Colors are a big part of art, specifically painting. The color wheel is a fun place to start, and then you can branch out to a Seurat project. All you need is paper and a coloring utensil … crayons, paint, or my favorite: cookies and frosting.

Create a Color Wheel

Start by coloring the three primary colors red, blue, and yellow in a triangle on a blank piece of paper. If you want to make it even more fun, use circle cookies like Nilla Wafers and color white frosting with primary food coloring.


Next, in the spaces between each primary, lightly color both of those primaries on top of each other. Combine the blue and yellow to make green, the red and yellow to make orange, and so on.
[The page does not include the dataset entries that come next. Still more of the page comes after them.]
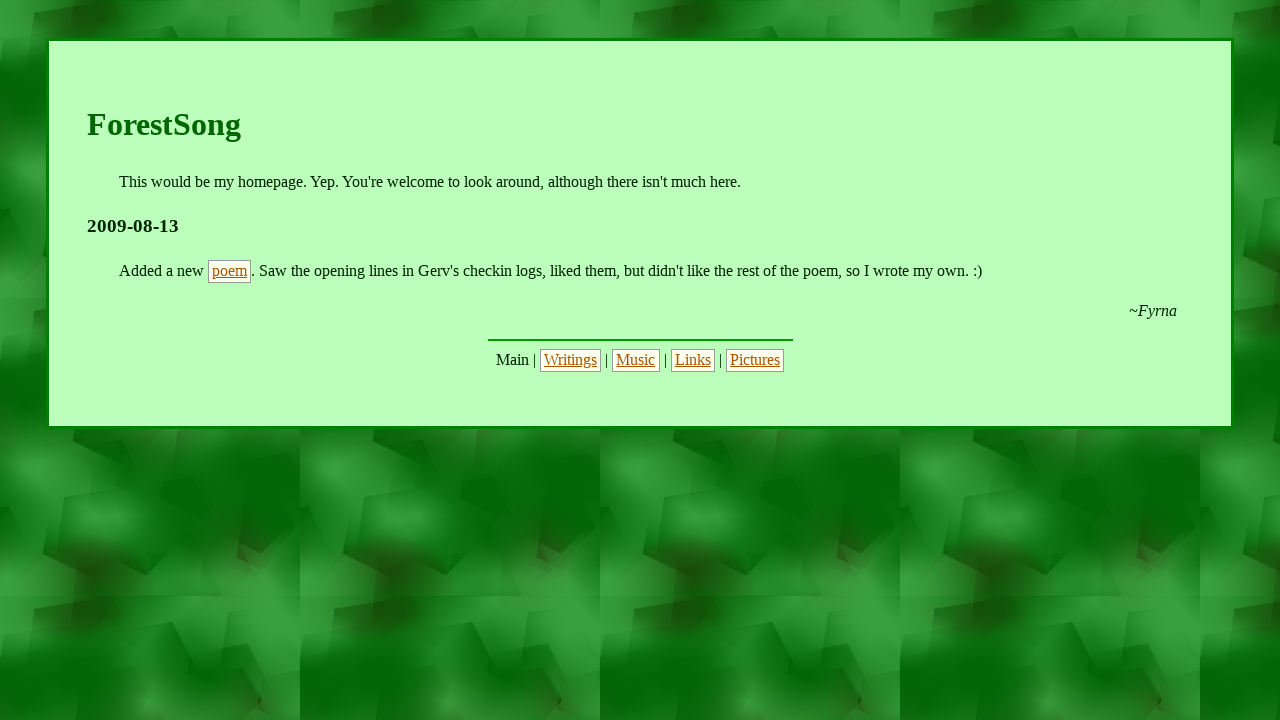

--- FILE ---
content_type: text/html; charset=UTF-8
request_url: https://www.forestsong.inkedblade.net/?C=M;O=A
body_size: 1332
content:
<html>
<head>
<title>Fyrna's Home Page</title>
<link rel="stylesheet" type="text/css" href="site-style/forest.css">
</head>
<body>

<div class="page">
<h1>ForestSong</h1>
<p>This would be my homepage. Yep. You're welcome to look around, although there isn't much here.</p>

<h3>2009-08-13</h3>

<p>Added a new <a href="writings/valley-of-shadow">poem</a>. Saw the opening
lines in Gerv's checkin logs, liked them, but didn't like the rest of the
poem, so I wrote my own. :)</p>

<!--

<h2>Previous updates</h2>
<p>2002-??</p>
<p>Added links page.</p>
<p>Added another MIDI &mdash; Sing Sing Sing with a vibraphone part.</p>
<p>Added a rather sub-par short story and updated links page.</p>
<h3>2003-07-04</h3>
<p>Added another MIDI; a gift for <a href="http://www.moonlanguage.com/visions/">C. Adia</a>. Also, some adjustments to the Links page.</p>
<h3>2003-07-22</h3>
<p>Moved from <a href="http://fantasai.tripod.com/forestsong">Tripod</a>. Now no advertisements! >:D</p>
<p>Also added another MIDI and updated links a bit. ^^</p>
<h3>2003-01-09</h3>
<p>Added two new writings: a brief speech on Scholarship and a poem hiding in a stack of looseleaf. (And dropped file extensions on the page URLs.)</p>
<h3>2004-11-25</h3>
<p>Two new <a href="writings/">writings</a>: a short story sketch and a part of what I guess you could call my "moral code".</p>
<h3>2004-12-21</h3>
<p>Pulled out another piece from three years ago to put in my writings section. It's unfinished,
  but I can't finish it anymore. I wish these past three years didn't exist.. or that I could
  be reborn somehow as the person I was. College is miserable. I feel like I've lost my integrity
  as a person.
<p>I'm talented. I'm worth a lot to a lot of people. I'm just not worth much to myself anymore...
  and I'm scared of people. I'm afraid of breaking things. I'm afraid of freaking people out,
  I'm afraid of ruining their happiness, I'm afraid of getting on their nerves, of being annoying,
  of being stupid, of ..</p>
<p>How do you fix a person that's broken?</p>
<h3>2005-01-08</h3>
<p>Put up yet <em>another</em> old poem.. and added a new section (!)
  to house O'Neill's <a href="pictures/prince">gift</a>~</p>
<br>
<p>I can't concentrate like I used to. I'm afraid of taking full-time pay for white-collar work
  because I feel like even if I'm working a 10-hour workday, I only get 6 hours worth of work
  done.
<p>Sometimes I want to run away and work in a diner in the middle of noplace. Or quit school and
  apprentice myself to a machinist. (That sounds more interesting.) Then I could come home every
  day in the evening (not at midnight) and know I've <em>finished</em> a <em>day's</em> worth of
  work.</p>
<h2>Last update: 2005-09-12</h2>
<p>Added lyrics to a lullaby I wrote over the summer to the <a href="writings/">Writings</a> section.</p>
-->

<address>
~Fyrna
</address>

<div class="nav">Main | <a href="writings">Writings</a> | <a href="music">Music</a> | <a href="links">Links</a> | <a href="pictures">Pictures</a></div>
</div>
</body>
</html>


--- FILE ---
content_type: text/css
request_url: https://www.forestsong.inkedblade.net/site-style/forest.css
body_size: 235
content:
body {
	background: #026607 url(background.png);
	color: #FFFFDD;
	line-height: 1.5;
}
:link, :visited {
	background: #FFFFEE;
	color: #AA5500;
	border-left: groove thin;
	border-right: groove thin;
	border-top: groove thin;
	border-bottom: groove thin;
	padding: 0.05em 0.2em 0.15em;
}
:link > img, :visited > img {
	vertical-align: bottom;
}

.page {
	background: #BDFFBD;
	background: rgba(188, 256, 188, 1); /* #BDFFBD */
	color: #002200;
	border: solid green;
	padding: 3%;
	margin: 3%;
}
.nav {
	display: table;
	margin: .5em auto;
	padding: .5em;
	border-top: solid #009900 0.1em;
	text-align: center;
}

h1 {
	font-family: fantasy;
	color: #006600;
}

p {
	margin: 0;
	text-indent: 2em;
}

p.poem, .poem > p {
  margin: 1em;
  text-indent: 0;
}

hr {
	border: none;
	border-top: solid green;
	height: 0;
	padding: 0;
	margin: 1em 10%;
}

address {
	margin: 1em;
	text-align: right;
}

dt {
	margin-top: 1em;
	font-weight: bold;
}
This creates the secondary colors.


If you would like, you can combine those primary and secondary colors to complete the color wheel.

The Artist

The artist Georges Seurat, who live from 1859-1891, approached art as a science in a style known as Post-Impressionism. He devised the painting techniques known as chromoluminarism and pointillism. These techniques stem from the idea that the brain would experience the colors more vibrantly if it mixed the colors itself. So, he used small dots of the colors he needed to create what he wanted and put them very close together rather than mixing them. Up close, your brain can make out the dots. But from a distance, they blend into the desire color.

The Project

To recreate this method, you will need paper, paint, Q-tips, and a pencil. Draw a picture using pencil then use Q-tips or the tip of a paint brush to make dots that overlap. Use only the primary colors as well as white and black to create what you need.  For example, dot red next to blue to create purple from afar.


When we worked on this project in class, the kids had a difficult time with the idea that their paper didn’t show the color they wanted from close-up. It helped to have to hold their papers up from across the room. They were amazed at how the colors really to blend. This example shows a project from a little girl who felt sure her work would be terrible. Up close her tree shows all the primary colors, but from far away it looked green and brown, just like the tree she wanted.